Dr Van der Kolk, a specialist in the field of post-traumatic stress, describes how it is natural to feel helpless in response to trauma. Our thinking can feel out of control when our thoughts are chaotically disorganised. He stresses that we must feel in touch with our minds and our bodies, in order to think with clarity (Van der Kolk, 2020). In art psychotherapy our minds and bodies are present in the process and struggle of art making. Working in the here and now, this therapy does not rely on the ability to recall factual thoughts or memories from the past. It is the feelings that are evoked in art psychotherapy that are important and the artwork captures the emotional essence of each session. This type of anchoring can provide a powerful sense of control and containment.

There is going to be no vaccine for the emotional trauma we are experiencing as a result of the Covid-19 pandemic and so we must find ways to take care of our minds, our bodies and each other. Keeping socially distant does not mean that we need to suffer alone in our isolation. Art psychotherapy offers a way to safely connect with others, share experiences and contain our feelings during this unprecedented time. I conclude with words from sculptor Anthony Gormley who said “we are all makers; whether we make our bed, make our breakfast, make a bunch of flowers look good in a vase” (Gormley, 2020). You don’t need any artistic ability to make use of art psychotherapy. All you need is a curious, willingness to engage.
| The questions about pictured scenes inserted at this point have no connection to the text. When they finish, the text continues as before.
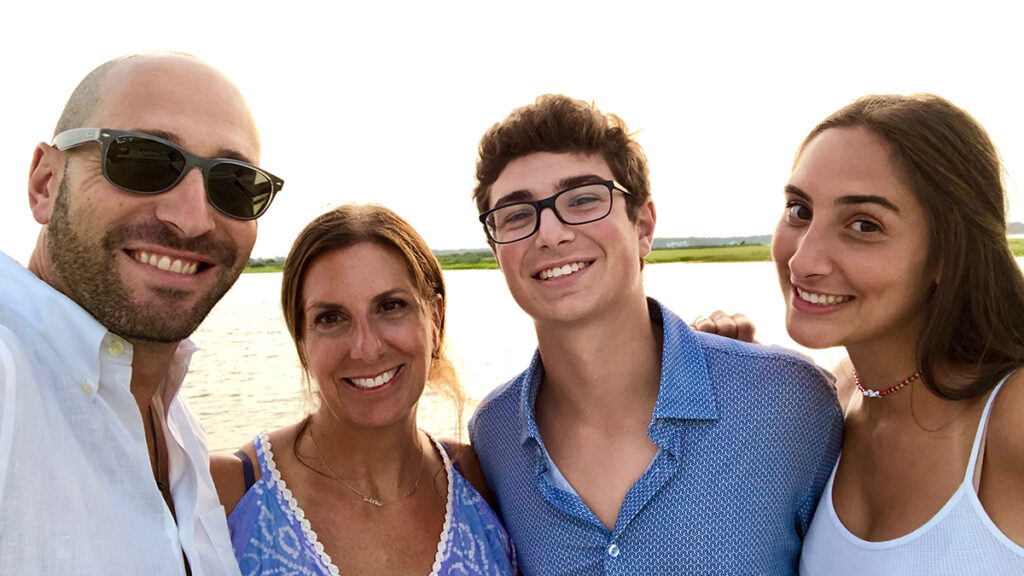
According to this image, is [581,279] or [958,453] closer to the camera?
[958,453]

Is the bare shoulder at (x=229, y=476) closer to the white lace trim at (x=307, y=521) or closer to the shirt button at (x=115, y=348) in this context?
the white lace trim at (x=307, y=521)

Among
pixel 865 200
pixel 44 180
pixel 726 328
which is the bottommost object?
pixel 726 328

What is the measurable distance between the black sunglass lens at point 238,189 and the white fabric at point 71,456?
2.14 feet

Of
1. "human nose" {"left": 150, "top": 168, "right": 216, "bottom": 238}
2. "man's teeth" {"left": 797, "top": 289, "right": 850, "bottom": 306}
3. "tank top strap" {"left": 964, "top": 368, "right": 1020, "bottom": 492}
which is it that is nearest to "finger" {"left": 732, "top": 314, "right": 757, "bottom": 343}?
"man's teeth" {"left": 797, "top": 289, "right": 850, "bottom": 306}

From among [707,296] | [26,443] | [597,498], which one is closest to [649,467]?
[597,498]

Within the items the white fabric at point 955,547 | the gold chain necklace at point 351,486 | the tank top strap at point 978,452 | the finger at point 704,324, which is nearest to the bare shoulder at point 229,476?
the gold chain necklace at point 351,486

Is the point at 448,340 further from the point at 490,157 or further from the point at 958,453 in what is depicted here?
the point at 958,453

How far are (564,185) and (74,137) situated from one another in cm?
212

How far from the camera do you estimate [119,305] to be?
2.71 metres

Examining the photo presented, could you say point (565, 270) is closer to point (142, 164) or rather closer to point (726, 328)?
point (726, 328)

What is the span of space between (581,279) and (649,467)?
3.09 feet

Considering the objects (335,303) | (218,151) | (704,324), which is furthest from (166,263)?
(704,324)

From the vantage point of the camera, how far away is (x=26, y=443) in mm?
2266

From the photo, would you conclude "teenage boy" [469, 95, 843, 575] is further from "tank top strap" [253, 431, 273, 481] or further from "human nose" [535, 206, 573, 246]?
"tank top strap" [253, 431, 273, 481]
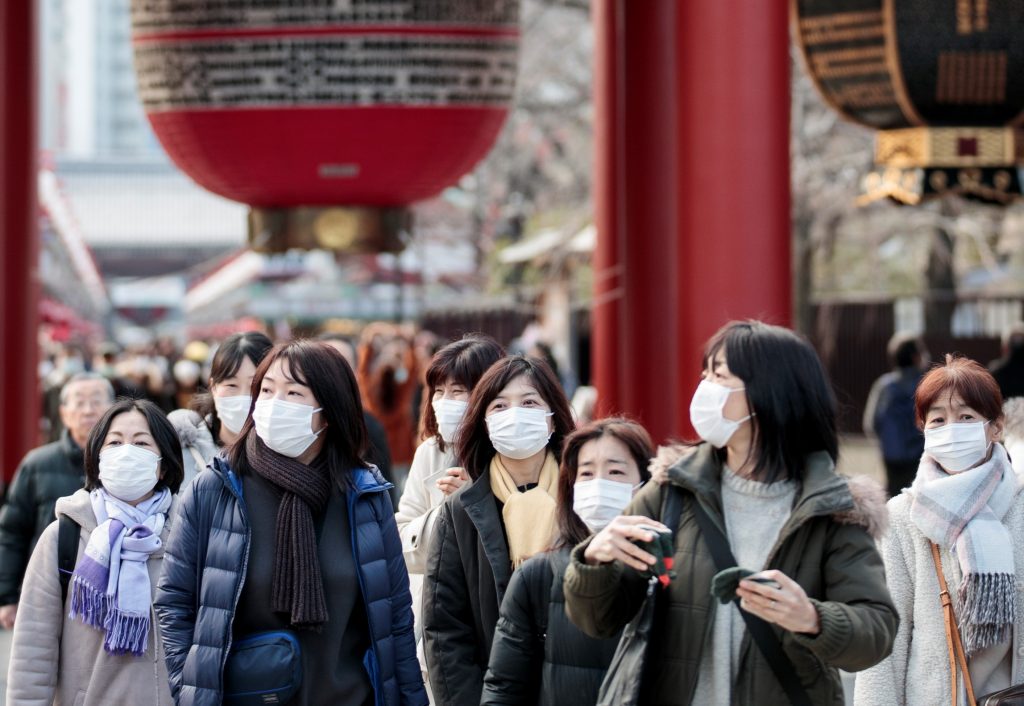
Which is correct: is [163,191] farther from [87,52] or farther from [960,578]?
[87,52]

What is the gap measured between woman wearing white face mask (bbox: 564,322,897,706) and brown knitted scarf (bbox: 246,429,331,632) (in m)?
0.78

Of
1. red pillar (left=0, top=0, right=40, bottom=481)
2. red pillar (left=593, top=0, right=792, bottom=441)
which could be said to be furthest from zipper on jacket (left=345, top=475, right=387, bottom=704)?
red pillar (left=0, top=0, right=40, bottom=481)

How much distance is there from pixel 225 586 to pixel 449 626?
0.71 metres

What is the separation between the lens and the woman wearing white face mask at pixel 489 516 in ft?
14.9

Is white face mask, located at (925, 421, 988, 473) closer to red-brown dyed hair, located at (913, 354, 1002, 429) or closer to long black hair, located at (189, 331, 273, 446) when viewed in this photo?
red-brown dyed hair, located at (913, 354, 1002, 429)

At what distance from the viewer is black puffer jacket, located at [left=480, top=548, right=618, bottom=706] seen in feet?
13.0

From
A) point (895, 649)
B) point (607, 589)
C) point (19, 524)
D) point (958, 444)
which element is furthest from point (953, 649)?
point (19, 524)

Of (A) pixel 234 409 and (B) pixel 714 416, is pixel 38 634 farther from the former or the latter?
(B) pixel 714 416

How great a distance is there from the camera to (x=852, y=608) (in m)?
3.25

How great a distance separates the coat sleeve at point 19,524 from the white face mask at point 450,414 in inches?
68.6

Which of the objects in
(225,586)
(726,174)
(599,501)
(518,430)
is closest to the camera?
(599,501)

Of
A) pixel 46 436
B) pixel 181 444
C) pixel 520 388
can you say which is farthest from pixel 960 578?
pixel 46 436

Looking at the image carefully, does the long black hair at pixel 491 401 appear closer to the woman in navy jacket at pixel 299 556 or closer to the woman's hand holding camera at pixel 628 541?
the woman in navy jacket at pixel 299 556

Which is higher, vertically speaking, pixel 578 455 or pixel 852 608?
pixel 578 455
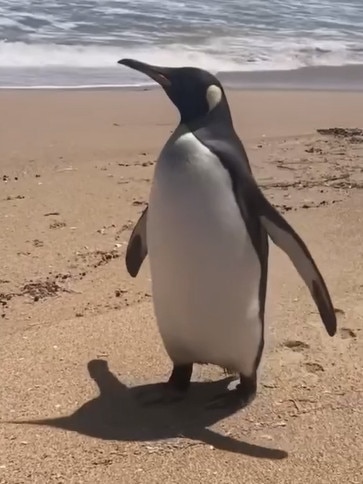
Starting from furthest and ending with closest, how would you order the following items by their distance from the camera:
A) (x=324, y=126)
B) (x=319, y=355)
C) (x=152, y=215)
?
1. (x=324, y=126)
2. (x=319, y=355)
3. (x=152, y=215)

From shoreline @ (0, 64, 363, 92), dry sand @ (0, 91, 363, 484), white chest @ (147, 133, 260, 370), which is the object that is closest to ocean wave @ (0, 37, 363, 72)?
shoreline @ (0, 64, 363, 92)

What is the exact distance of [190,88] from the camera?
2709 millimetres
Aisling Fegan is a verified welldoing.org art psychotherapist in London and online. You can find her on Instagram @accessarttherapy. 


Further reading

How does art therapy work?

Why art and therapy complement one another

Bringing art to therapy and me to life

Grief in the time of coronavirus: coping with bereavement in lockdown

The relationship between trauma and dissociation


References

Gormley, A., 2020. Grayson's Art Club, Channel 4 [Interview] (11 May 2020).

Kubler-Ross, E. & Kessler, D., 2014. On Grief and Grieving: Finding the Meaning of Grief Through the Five Stages of Loss. London: Simon and Schuster.

Perry, P., 2020. How to Avoid Spreading Panic in This Pandemic: Philippa Perry's Advice. [Online]
Available at: https://welldoing.org/article/how-avoid-spreading-panic-pandemic-philippa-perrys-advice

Royal College of Psychiatrists, 2020. COVID 19 and Mental Health. [Online]
Available at: https://www.rcpsych.ac.uk/docs/default-source/improving-care/better-mh-policy/parliamentary/rcpsych-briefing---covid-19-and-mental-health.pdf?sfvrsn=39af723d_2

Van der Kolk, D. B., 2020. Dr Bessel van der Kolk on the Global Coronavirus Crisis - Steering ourselves and our clients through New & Developing Traumas. s.l.:s.n.